- _WHAT IS EXPECTED_:
Without the images, write out the entries word for word.

- _INPUT MATERIAL_:
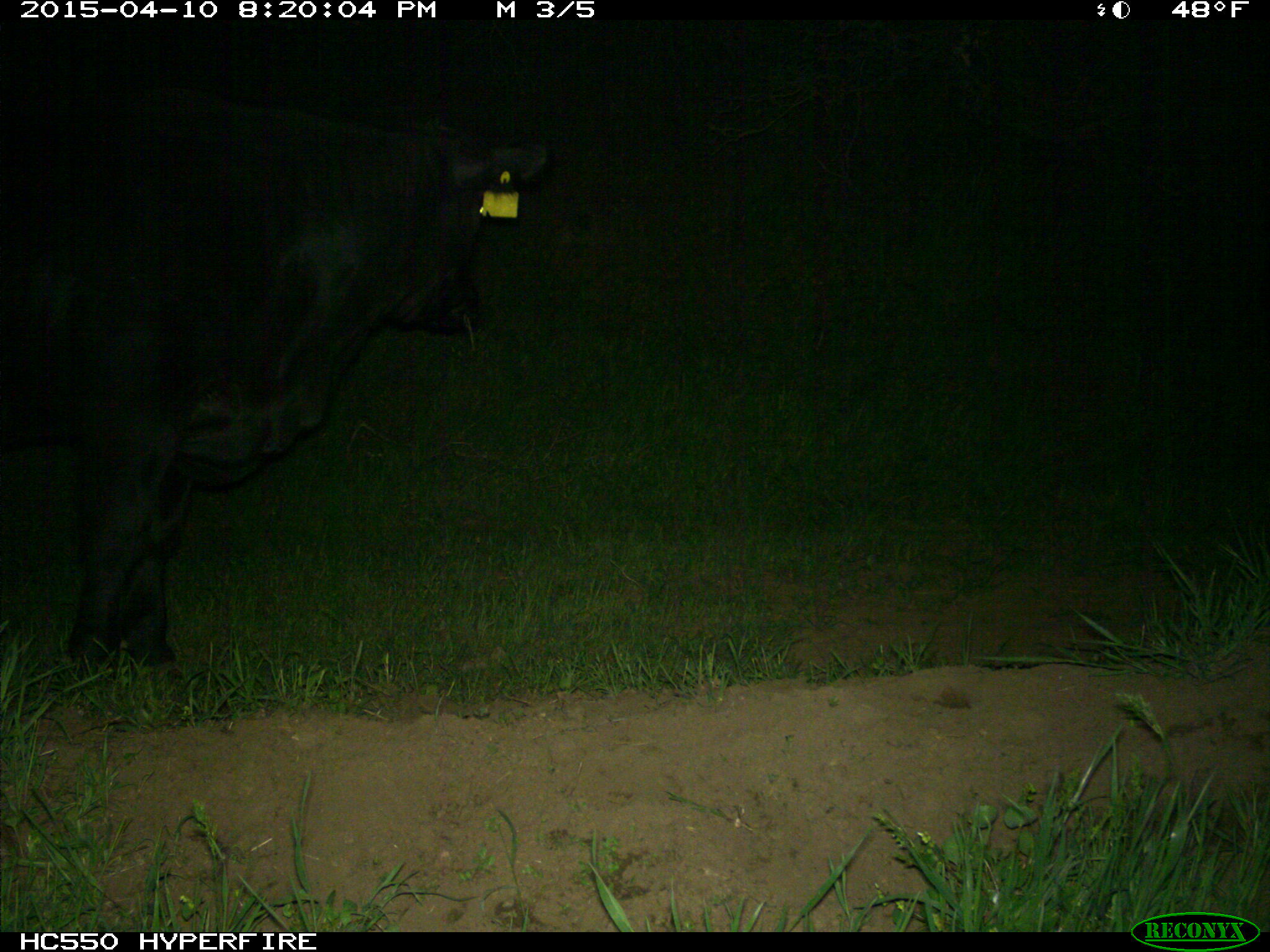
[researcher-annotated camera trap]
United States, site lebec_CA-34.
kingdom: Animalia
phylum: Chordata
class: Mammalia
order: Artiodactyla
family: Bovidae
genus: Bos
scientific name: Bos taurus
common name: domestic cow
Bos taurus (domestic cow).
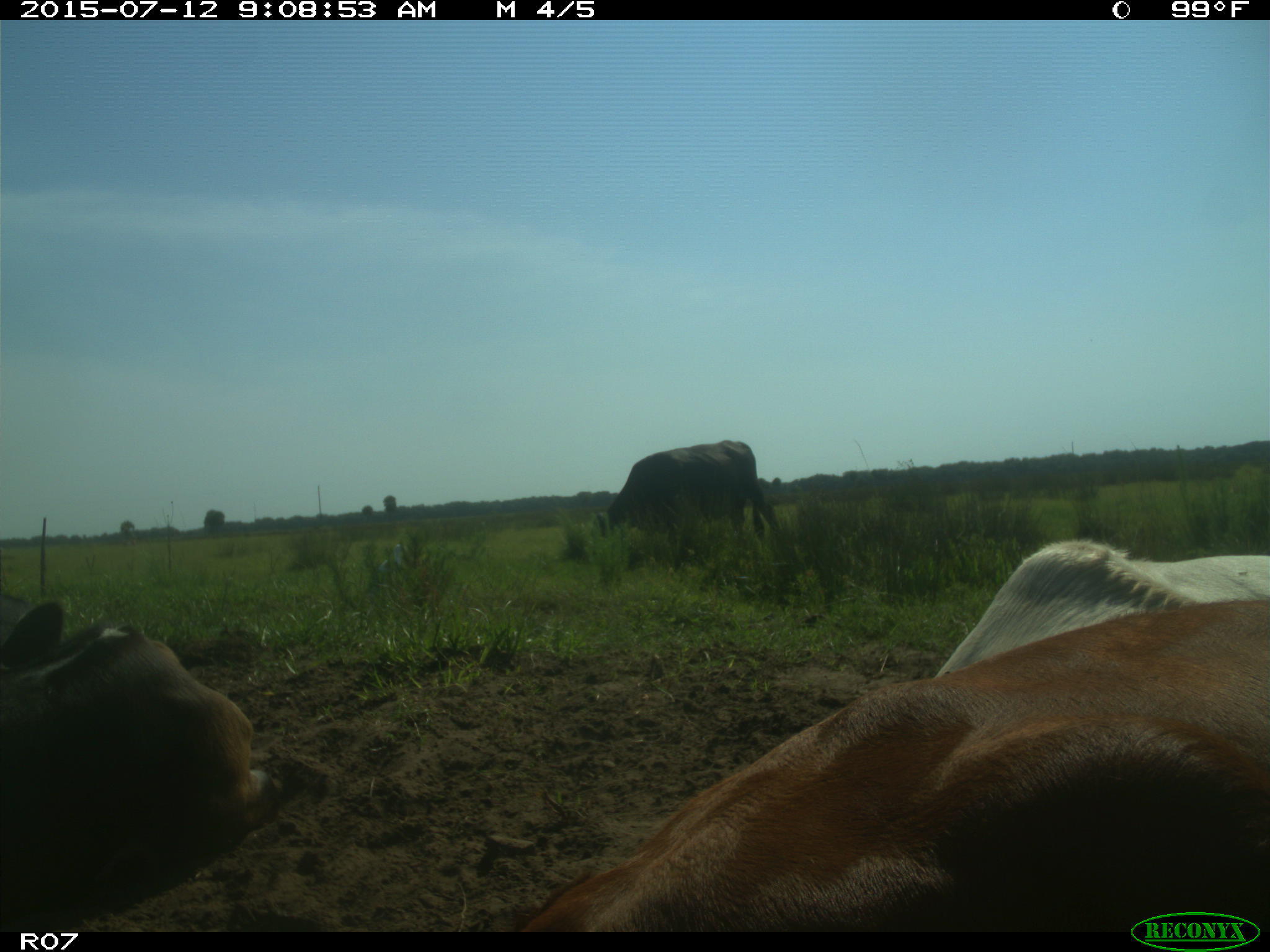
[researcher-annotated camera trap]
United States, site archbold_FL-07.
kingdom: Animalia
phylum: Chordata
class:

- _YOUR SOLUTION_:
[researcher-annotated camera trap]
United States, site lebec_CA-34.
kingdom: Animalia
phylum: Chordata
class: Mammalia
order: Artiodactyla
family: Bovidae
genus: Bos
scientific name: Bos taurus
common name: domestic cow
Bos taurus (domestic cow).
[researcher-annotated camera trap]
United States, site archbold_FL-07.
kingdom: Animalia
phylum: Chordata
class:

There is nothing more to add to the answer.